Professional networking tips for people who hate networking
While the idea of networking might make you cringe, it’s a must-have skill for anybody who’s serious about their accounting and finance career. While it may seem awkward, your professional and personal contacts might hold the key to discovering new job opportunities.
Whether embarking on your career, building on it once you’ve gained some experience, or even setting off in an entirely new direction, don’t be shy. Some tips are no-brainers, such as establishing an online networking presence on sites like LinkedIn. Here are some less-obvious but equally useful professional networking tips:
- Be proactive. Any list of professional networking tips should start with friends, family members, neighbours and former classmates or colleagues. Let them know what you do and share what your professional goals are. They (or someone they know) may be in a position to help advance your career.
- Remember networking is two-way. Make it a point to get to know others in your profession, and listen to what they have to say. Focus on building a relationship, not “networking” solely for the purpose of getting a job. The relationships you build could help you later in your career or when you’re job hunting.
- Make it fun. This deviates a bit from the usual professional networking tips, but, quite often, the best type of networking can be done in a setting that doesn’t revolve around work. Instead, look for opportunities to connect with others with shared interests.
- Network at work. Large companies often have employee networking groups and clubs. Participating in activities organised by these groups can help you build your network. They can also be professionally rewarding.
- Gain a professional edge. Make the most of events and professional development courses hosted by CIMA. You’ll gain a lot from attending their workshops, seminars and conferences, and you’ll have an opportunity to not only improve your professional development, but also meet other accounting and finance professionals.

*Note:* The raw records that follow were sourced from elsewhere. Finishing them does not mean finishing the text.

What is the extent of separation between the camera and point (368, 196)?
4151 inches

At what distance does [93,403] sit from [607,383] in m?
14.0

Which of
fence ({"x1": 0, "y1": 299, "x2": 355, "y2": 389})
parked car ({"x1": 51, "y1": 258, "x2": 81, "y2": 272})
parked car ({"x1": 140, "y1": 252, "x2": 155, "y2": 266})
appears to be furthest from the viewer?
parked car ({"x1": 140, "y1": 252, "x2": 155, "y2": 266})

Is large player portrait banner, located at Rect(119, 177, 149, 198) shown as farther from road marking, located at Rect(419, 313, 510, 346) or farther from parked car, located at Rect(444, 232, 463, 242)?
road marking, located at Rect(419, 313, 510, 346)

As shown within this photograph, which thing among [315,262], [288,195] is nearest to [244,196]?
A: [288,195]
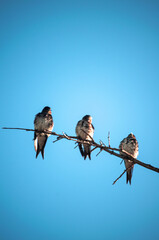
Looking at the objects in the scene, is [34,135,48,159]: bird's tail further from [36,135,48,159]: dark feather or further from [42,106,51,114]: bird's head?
[42,106,51,114]: bird's head

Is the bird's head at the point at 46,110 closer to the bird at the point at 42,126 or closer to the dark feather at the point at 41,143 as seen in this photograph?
the bird at the point at 42,126

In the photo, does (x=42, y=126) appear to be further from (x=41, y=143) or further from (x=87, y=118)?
(x=87, y=118)

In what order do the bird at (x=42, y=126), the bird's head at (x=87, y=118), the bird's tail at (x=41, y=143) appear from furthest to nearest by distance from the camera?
the bird's head at (x=87, y=118) → the bird at (x=42, y=126) → the bird's tail at (x=41, y=143)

By keeping an open mind and following the tips above, you will be able to grow your professional network and advance your career. If you are still feeling timid about the idea of networking and concerned that you may get it wrong, here’s short list of common networking mistakes:
- Skipping the networking reception preceding a business function. Arrive early to mingle with other guests or the speaker before the program begins. Scan the sign-in sheet to see who's arrived, then seek the people you want to meet.
- Limiting your circle of contacts. Expand your network to include professionals at varying experience levels, not just your peers. Look outside your industry for potential contacts. You never know who might have the right connections.
- Having a hidden agenda. It’s common for people use their networks when job searching, but the best approach is to be up-front if you're looking for assistance, and be prepared with a 15-second sales pitch. Others will appreciate your candour and be better able to help you.
- Don’t become an annoyance. While it's important to communicate regularly with people in your network, avoid being overly aggressive and becoming a disruption.
- Lacking appreciation. Always let people know you value their help. A simple thank-you note or e-mail is appropriate.
Whatever you do, don’t give up! Learning how to network is an excellent skill to develop and even if those you meet aren't able to help you, maintaining your network and your positive attitude ultimately will lead to new opportunities.